規格外のものが残ってしまい、捨てるのはもったいない。
そこで、最初はジャムにして加工品を作っているところに卸すことを考えたんです。
【椋木】
それが、加工場を作るきっかけになったと。
【斎藤さん】
はい。
ただ、いざジャムのOEM生産を依頼するとロットが1,000個からと言われてしまって。
「1,000個もどこに置くんだろう、賞味期限が来たらどうしよう」と。
結局作ったものの、あまり売れずに自分で食べたり、配ったりする状態でした。
これではいけないと、それなら自分で加工場を作ってしまおうと考えたんです。
◆独学の限界感じた殺菌方法
【椋木】
なるほど。
しかし、加工品の製造には専門的な知識が必要ですよね。
どのように学ばれたのですか?
【斎藤さん】
それが一番の悩みで。
作り方を誰に聞けばいいのか、どこで勉強できるのかが全く分からなかったんです。
知り合いに聞いても、糖度がどのくらいか、このくらい加熱殺菌したらいいと思うよー、といった表面的なことは教えてくれても、本当の核心的な部分は誰も教えてくれない。
どこかそういった事を一から教えてくれる所はないかと探していた時に、たまたまインスタでピクルスアカデミーを見つけて、「これだ!!」と思いすぐに申し込みました。
【椋木】
実際に講座を受講されてみて、特に役に立った点はどんなところでしたか?
【斎藤さん】
もう、知らないことばかりでしたから、とても助けられました。
一番役に立ったのは、殺菌方法や、商品を販売する上で必須となる検査の必要性、ラベル表示、そして衛生管理、何か問題をおこしてしまった場合でも大丈夫なように保険に入ることといった、基本的な知識です。
最初は「道の駅で農家のおばちゃんが漬物を出すぐらいの感覚」で加工品を作ってしまっていたので、これらの基本的なルールを初心者でもしっかり学べたのは大きかったです。

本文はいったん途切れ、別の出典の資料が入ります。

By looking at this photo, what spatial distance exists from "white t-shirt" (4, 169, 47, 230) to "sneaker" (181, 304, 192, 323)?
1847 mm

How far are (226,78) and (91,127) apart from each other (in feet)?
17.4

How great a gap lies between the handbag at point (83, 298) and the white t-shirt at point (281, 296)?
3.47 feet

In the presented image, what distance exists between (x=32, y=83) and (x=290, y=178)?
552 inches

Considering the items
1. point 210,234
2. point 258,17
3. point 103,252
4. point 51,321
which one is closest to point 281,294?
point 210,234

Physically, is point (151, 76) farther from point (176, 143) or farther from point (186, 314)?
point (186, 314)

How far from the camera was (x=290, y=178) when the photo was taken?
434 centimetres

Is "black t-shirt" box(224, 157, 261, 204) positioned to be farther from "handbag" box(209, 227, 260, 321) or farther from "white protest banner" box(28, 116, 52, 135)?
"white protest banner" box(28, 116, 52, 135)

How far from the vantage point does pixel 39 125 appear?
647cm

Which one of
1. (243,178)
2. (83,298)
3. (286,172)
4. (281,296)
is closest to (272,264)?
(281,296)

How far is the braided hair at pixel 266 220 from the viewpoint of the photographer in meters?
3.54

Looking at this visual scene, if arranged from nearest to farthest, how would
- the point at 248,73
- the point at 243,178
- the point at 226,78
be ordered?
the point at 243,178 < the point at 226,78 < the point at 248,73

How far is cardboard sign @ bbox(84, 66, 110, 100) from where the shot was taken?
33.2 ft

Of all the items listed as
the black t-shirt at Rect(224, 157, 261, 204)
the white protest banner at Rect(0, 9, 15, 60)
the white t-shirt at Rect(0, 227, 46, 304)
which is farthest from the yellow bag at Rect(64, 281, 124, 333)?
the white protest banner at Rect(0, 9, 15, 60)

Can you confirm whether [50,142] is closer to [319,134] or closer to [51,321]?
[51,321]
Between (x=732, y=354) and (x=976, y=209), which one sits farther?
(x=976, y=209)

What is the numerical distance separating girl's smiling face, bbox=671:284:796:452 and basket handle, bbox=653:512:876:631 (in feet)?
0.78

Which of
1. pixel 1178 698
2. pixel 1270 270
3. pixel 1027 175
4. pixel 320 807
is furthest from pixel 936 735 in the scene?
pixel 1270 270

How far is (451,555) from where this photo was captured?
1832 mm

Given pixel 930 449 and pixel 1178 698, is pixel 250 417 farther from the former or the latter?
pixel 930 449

◆試作で「ギフトショー大賞」を受賞!加速するビジネス
【椋木】
その後、試作品のクラフトコーラがギフトショーで大賞を受賞されたそうですね。
【斎藤さん】
そうなんです。
試作で出品したものが、去年のギフトショーでまさかの大賞を受賞してしまって(笑)

試作を出したら2025年ギフトショーで大賞を取ってしまい、急遽上級編講座を申し込まれました。殺菌方法が初級編とは別物
取引の依頼が殺到してしまい、急に本格的に販売する必要が出てきて「これはやばい」と。
そこで、すぐに上級編の講座を申し込みました。※2)
初級編では商品化に必要な基本的な事は学べるのですが、加工品についてはピクルスのみと限定的です。
ジャムや飲料水、ドレッシングやオイル漬けなどはpHだけの殺菌方法の知識では足りず、Aw(水分活性)などより踏み込んだ内容も学ばなければ作る事が出来ないと知りました。
動画は何度も見てメモを取り、「絶対に元を取ってビジネスに活用しなきゃもったいない」という一心でノートを3冊も作りましたよ(笑)
※2)講座は後から上級編のみを追加で受講すると言う事が出来ませんので、初級編+上級編の料金をお支払い頂いております
【椋木】
3冊も!?それはすごい熱意ですね(笑)
その学んだ知識を事業には活かせましたか?
【斎藤さん】
もちろんです!
上級講座のおかげで今はジャムやドリンク、シロップ、みかんジュースなどの加工品を製造できるようになり、同じように大量な製造ロットのせいでOEMが発注できない農家さん達から100本、200本単位の少量受託生産を受けるようになりました。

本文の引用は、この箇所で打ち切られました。